### TEXTE À LIRE
"""

La double à la suédoise.
Il est très imprudent d’oublier ses amis dans l’actuel sauve-qui-peut d’un capitalisme européen qui dévisse. En effet, qui soutient encore le mouvement libéral, si ce n’est ce qu’on appelle vaguement la classe moyenne, sans que l’on sache préciser ses limites.
Ce milieu jadis florissant est viscéralement attaché à la liberté d’entreprendre et à une conception du travail qui heurte la classe laborieuse. Mais c’est aussi l’armada des fonctionnaires qui ont réussi dans la politique. Entre le petit patron qui travaille soixante heures par semaine et peine à payer ses impôts et le fonctionnaire, ancien employé communal, puis échevin, puis député, il y a un monde de différence. Ils ne défendent pas la même chose, ne se rencontrent pas et ne thésaurisent pas les mêmes valeurs.
On comprend mieux le retournement de veste du socialisme qui passe d’une théorie de l’économie étatisée et socialement généreuse à un capitalisme libéral complètement débarrassé de tout humanisme, y compris le paternalisme de l’ancien temps. Les théoriciens du PS n’ont-ils pas tous intégrés par leur niveau de vie une classe moyenne « idéale » ?
Reste que l’ancienne, celle des petits commerces et de l’artisanat, grogne. Si elle marche encore au pas de l’oie, c’est avec de plus en plus le sentiment qu’on la possède.
Pourtant elle conserve l’ultime conviction que la classe ouvrière par sa « fainéantise et son mauvais vouloir » est à la base de la situation dégradée actuelle. Ce cliché, qui a la vie dure, permet à la coalition kamikaze de persévérer dans son intention de « punir » les chômeurs et de percer des trous dans la couverture sociale, afin que les « assistés » sentent passer l’hiver.
Mauvais calcul, parce que les plus vulnérables de l’ancienne classe moyenne viennent tout doucement hanter les rangs des assistés.
Il suffit de faire un tour en ville pour s’en convaincre. Les magasins fermés et les commerces à remettre ne se comptent plus. Mais où sont donc les marchands de proximité sentant l’opulence et le bénef assuré ?À part les boutiques de fringues et de chaussures, qui font « un tiers prix grossiste/deux tiers prix client» pour résister, il n’y a plus personne !
Question : où sont passés les gérants, les petits propriétaires, les négociants de jadis ?
Tout tient à un rien : que les familles « bas bleu » tombent plus bas que terre, et voilà le MR sans clientèle autre que ses Rastignac et les cinglés qui croient pouvoir réussir, alors qu’ils n’ont que leur chemise sur le dos. J’oubliais, le PS est dans la même situation avec les anciennes familles socialistes ancrées dans les bassins industriels et qui ne se sont pas encore rendu compte que les leaders du PS ont changé de casquette, qu’ils roulent dans des grosses bagnoles, ont des gourmettes à leur nom et s’envoient en Floride en mission spéciale pour un oui, pour un non.

"""

### CONSIGNE 1
Recopiez mot pour mot le passage du texte sur la classe moyenne compris entre « Il suffit de » et « négociants de jadis ? », ces deux extrémités incluses.
### CONSIGNE 2
D'après le texte sur la classe moyenne, quels commerces tiennent encore en ville ?
### CONSIGNE 3
Poursuivez le texte sur la classe moyenne au-delà de sa dernière phrase.

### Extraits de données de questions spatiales
"""

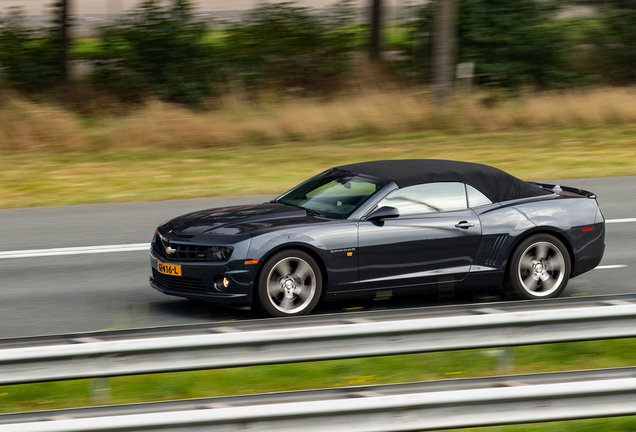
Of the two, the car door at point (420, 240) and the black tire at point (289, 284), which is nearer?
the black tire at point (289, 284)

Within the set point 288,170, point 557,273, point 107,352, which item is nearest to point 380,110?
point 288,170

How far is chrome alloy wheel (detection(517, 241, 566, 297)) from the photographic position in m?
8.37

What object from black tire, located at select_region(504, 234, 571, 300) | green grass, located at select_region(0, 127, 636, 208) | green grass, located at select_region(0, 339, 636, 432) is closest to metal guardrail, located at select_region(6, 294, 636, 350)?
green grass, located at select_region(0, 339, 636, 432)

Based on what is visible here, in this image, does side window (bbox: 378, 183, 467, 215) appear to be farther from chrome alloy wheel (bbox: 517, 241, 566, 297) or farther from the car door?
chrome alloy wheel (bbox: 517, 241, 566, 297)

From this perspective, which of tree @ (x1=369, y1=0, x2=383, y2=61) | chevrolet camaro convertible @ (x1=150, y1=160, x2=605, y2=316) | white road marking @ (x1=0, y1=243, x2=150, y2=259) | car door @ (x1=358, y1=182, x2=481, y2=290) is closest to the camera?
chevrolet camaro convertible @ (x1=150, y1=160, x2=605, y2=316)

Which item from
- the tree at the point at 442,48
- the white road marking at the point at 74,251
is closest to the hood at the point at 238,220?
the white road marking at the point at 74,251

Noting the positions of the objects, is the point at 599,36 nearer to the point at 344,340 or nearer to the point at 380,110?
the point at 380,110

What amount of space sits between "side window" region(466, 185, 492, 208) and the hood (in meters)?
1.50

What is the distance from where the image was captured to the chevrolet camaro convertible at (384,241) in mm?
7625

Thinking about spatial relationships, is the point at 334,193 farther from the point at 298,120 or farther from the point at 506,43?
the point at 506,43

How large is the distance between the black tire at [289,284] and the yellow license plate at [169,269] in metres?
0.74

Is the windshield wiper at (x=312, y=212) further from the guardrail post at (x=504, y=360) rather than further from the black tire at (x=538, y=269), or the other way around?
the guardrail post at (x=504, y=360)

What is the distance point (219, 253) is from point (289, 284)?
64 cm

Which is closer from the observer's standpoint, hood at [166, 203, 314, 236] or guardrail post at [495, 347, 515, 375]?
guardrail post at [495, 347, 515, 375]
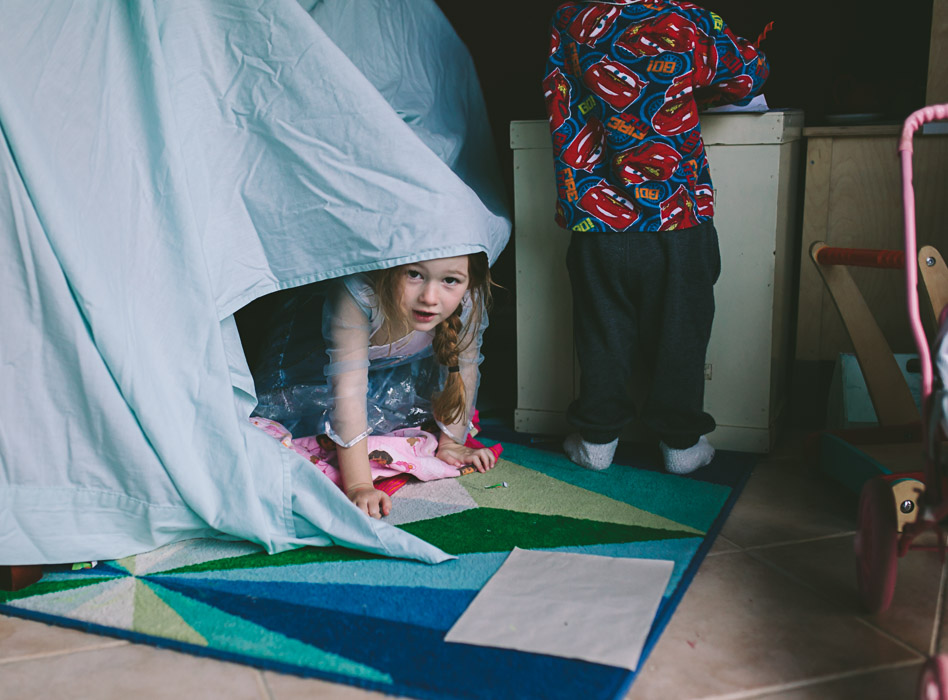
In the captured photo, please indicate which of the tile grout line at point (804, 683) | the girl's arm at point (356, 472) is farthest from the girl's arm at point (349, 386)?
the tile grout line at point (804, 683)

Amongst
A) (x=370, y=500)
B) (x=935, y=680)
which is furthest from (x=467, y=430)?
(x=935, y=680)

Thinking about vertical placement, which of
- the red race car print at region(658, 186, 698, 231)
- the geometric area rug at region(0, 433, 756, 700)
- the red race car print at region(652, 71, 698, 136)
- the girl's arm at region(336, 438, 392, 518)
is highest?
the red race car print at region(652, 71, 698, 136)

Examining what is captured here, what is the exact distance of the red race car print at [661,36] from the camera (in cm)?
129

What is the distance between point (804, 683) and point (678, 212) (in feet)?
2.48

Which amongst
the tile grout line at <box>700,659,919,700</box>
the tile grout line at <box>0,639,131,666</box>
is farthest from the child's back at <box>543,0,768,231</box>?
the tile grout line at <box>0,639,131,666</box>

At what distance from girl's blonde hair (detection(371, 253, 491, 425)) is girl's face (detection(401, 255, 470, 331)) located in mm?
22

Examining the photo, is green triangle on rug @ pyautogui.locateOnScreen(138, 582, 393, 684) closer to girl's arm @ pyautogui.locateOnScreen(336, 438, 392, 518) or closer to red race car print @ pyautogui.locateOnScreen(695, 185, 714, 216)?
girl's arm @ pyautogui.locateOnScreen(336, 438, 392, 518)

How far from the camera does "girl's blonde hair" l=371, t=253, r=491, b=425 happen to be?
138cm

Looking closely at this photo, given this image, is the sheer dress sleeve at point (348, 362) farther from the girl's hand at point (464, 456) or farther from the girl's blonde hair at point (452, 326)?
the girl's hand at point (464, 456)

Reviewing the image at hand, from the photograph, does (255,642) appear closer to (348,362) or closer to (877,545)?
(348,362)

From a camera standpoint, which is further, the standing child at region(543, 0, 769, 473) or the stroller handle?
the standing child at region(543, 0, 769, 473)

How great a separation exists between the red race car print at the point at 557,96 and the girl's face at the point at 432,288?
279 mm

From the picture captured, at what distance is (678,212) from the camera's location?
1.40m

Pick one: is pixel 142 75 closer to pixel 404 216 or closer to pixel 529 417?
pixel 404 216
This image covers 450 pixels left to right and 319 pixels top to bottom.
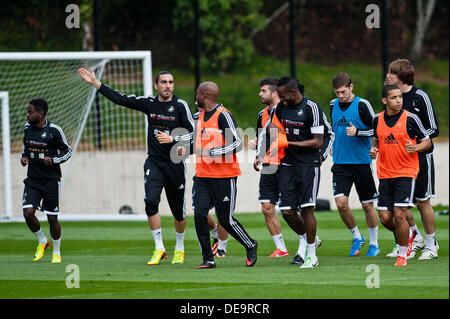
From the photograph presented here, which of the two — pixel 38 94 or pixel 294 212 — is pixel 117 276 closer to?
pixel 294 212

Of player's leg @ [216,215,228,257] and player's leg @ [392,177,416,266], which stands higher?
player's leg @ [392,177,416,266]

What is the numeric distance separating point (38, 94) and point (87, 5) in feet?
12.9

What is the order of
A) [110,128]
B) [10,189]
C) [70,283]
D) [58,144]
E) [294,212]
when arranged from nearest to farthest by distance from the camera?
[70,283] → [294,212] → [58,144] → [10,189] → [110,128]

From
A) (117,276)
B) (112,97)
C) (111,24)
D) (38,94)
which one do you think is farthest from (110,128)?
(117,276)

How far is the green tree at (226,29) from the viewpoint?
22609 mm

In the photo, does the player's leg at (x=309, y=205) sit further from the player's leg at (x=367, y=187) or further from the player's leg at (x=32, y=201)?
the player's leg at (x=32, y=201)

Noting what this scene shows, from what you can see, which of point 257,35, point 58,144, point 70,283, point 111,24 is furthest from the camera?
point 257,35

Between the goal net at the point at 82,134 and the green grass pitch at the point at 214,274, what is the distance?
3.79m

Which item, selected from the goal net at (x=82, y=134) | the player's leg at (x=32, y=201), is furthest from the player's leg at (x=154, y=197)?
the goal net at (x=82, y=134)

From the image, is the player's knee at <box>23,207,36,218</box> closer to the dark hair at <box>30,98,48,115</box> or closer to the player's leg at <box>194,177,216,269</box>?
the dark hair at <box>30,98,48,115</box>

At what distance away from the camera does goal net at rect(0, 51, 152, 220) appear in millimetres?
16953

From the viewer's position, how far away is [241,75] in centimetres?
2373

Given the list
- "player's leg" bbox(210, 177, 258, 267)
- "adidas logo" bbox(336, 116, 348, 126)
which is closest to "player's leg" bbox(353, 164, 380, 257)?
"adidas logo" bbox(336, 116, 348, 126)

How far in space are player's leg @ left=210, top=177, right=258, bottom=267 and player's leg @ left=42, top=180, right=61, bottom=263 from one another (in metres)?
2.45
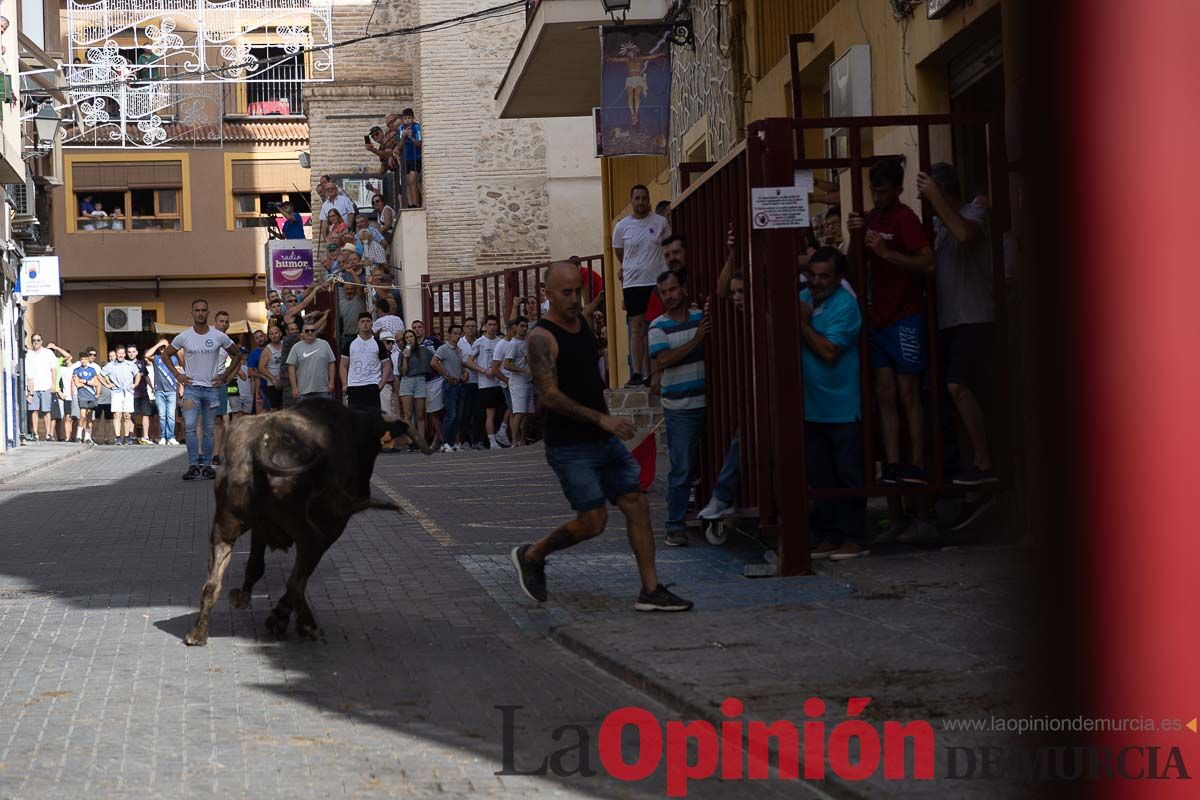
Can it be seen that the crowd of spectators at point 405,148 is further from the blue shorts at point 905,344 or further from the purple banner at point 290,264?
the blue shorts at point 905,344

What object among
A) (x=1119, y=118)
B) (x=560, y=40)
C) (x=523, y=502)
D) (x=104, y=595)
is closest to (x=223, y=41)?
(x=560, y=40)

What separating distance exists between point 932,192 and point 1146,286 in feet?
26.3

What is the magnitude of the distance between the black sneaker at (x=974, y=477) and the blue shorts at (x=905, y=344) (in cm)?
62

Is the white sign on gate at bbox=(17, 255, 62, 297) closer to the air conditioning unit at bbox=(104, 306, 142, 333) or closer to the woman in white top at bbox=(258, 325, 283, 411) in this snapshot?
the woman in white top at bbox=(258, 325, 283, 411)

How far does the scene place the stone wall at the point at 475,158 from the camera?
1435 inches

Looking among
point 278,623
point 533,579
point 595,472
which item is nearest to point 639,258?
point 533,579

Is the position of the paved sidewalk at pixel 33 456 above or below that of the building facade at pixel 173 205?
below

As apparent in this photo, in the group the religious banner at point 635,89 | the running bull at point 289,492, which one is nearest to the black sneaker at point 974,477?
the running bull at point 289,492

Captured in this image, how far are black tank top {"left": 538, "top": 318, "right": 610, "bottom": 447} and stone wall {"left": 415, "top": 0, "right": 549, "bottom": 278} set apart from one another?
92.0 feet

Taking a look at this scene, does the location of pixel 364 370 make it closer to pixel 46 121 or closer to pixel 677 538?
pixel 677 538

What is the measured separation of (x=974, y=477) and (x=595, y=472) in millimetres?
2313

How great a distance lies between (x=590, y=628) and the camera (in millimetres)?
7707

"""

### RÉSULTAT 1
Il suffit de faire un tour en ville pour s’en convaincre. Les magasins fermés et les commerces à remettre ne se comptent plus. Mais où sont donc les marchands de proximité sentant l’opulence et le bénef assuré ?À part les boutiques de fringues et de chaussures, qui font « un tiers prix grossiste/deux tiers prix client» pour résister, il n’y a plus personne !
Question : où sont passés les gérants, les petits propriétaires, les négociants de jadis ?

### RÉSULTAT 2
Les boutiques de fringues et de chaussures.

### RÉSULTAT 3
L’hystérique du libéralisme primaire, Sabine Laruelle, n’est plus dans la politique. Dommage, elle était le type même de la représentante d’une catégorie idéale de petits entrepreneurs qui font semblant de souffrir, pour qu’on ne les taxe pas davantage. Race en voie de disparition, sans doute a telle préféré retrouver ses pantoufles dans des structures industrielles qui génèrent encore du cash. Madame a changé de crèmerie.
Baromètre de la « classe moyenne », on lisait dans ses interventions, les illusions du MR à propos de sa clientèle. On en déduisait que la situation était mauvaise pour la classe moyenne « inférieure » en train de sombrer, en comparant le nombre de faillites d’une année à l’autre.
Les Borsus et les Chastel, porte-étendards en négoce, chantent encore les vertus des derniers épiciers libéraux qui ne sont pas « anti-impôts », loin de là, mais qui se retrouvent pris à la gorge. Ils donnent des gages de leur bonne volonté et tentent de faire porter la grogne de leurs derniers affiliés sur la classe en-dessous.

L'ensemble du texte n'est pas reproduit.